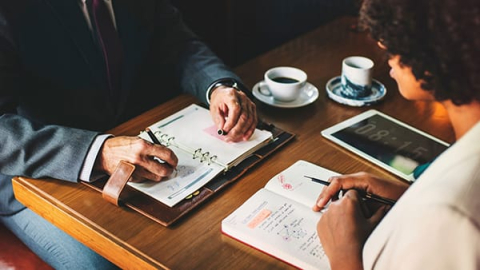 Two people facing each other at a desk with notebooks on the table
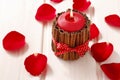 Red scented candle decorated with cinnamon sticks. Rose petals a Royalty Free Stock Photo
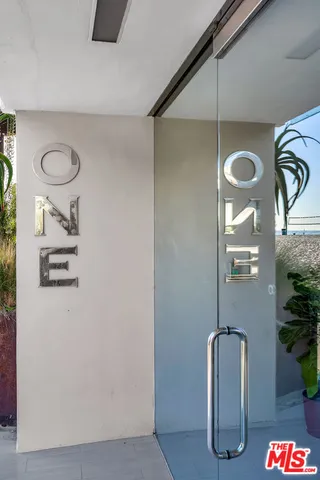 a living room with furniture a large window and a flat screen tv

────

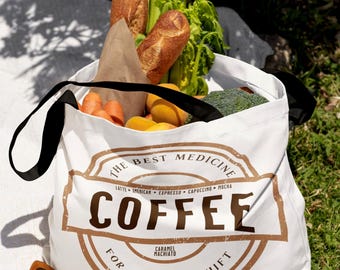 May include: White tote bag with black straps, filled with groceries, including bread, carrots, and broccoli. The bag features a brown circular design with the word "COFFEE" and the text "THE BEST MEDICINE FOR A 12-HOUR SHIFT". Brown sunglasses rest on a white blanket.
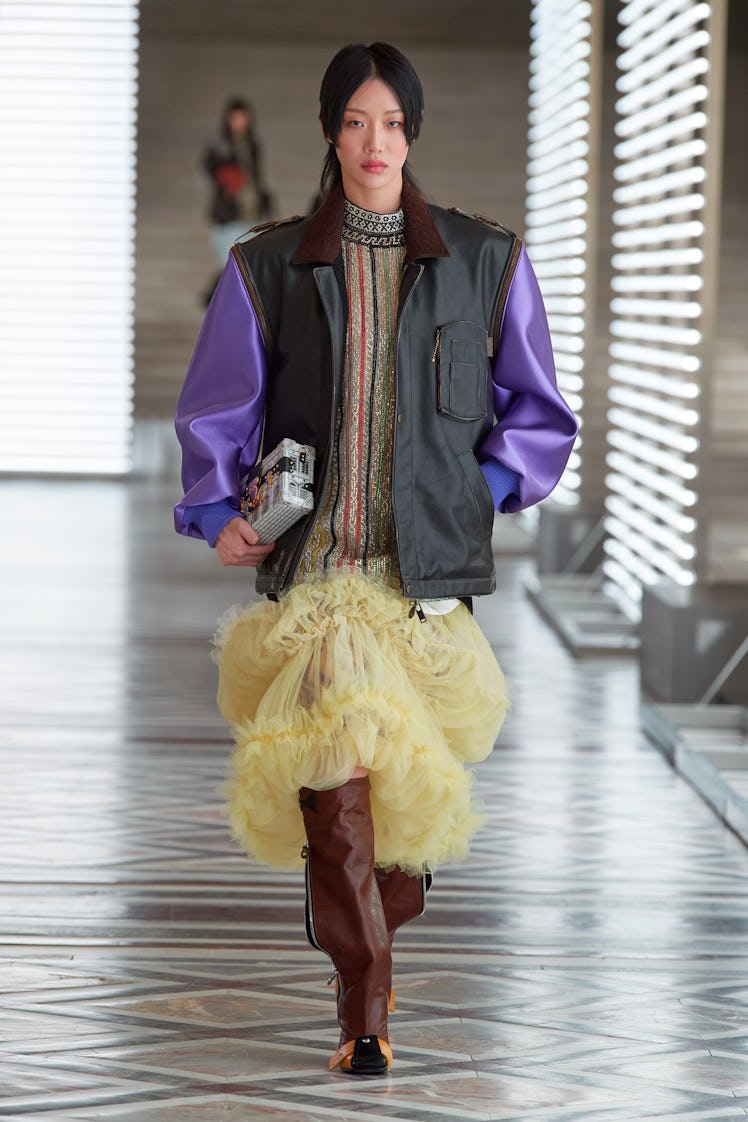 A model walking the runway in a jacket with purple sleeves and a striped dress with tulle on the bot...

────

What are the lines in the records above, word for word, from the one containing "Two people facing" through the one containing "a living room", both ends included and pictures left out?

Response to this exercise —
 Two people facing each other at a desk with notebooks on the table
 Red scented candle decorated with cinnamon sticks. Rose petals a Royalty Free Stock Photo
 a living room with furniture a large window and a flat screen tv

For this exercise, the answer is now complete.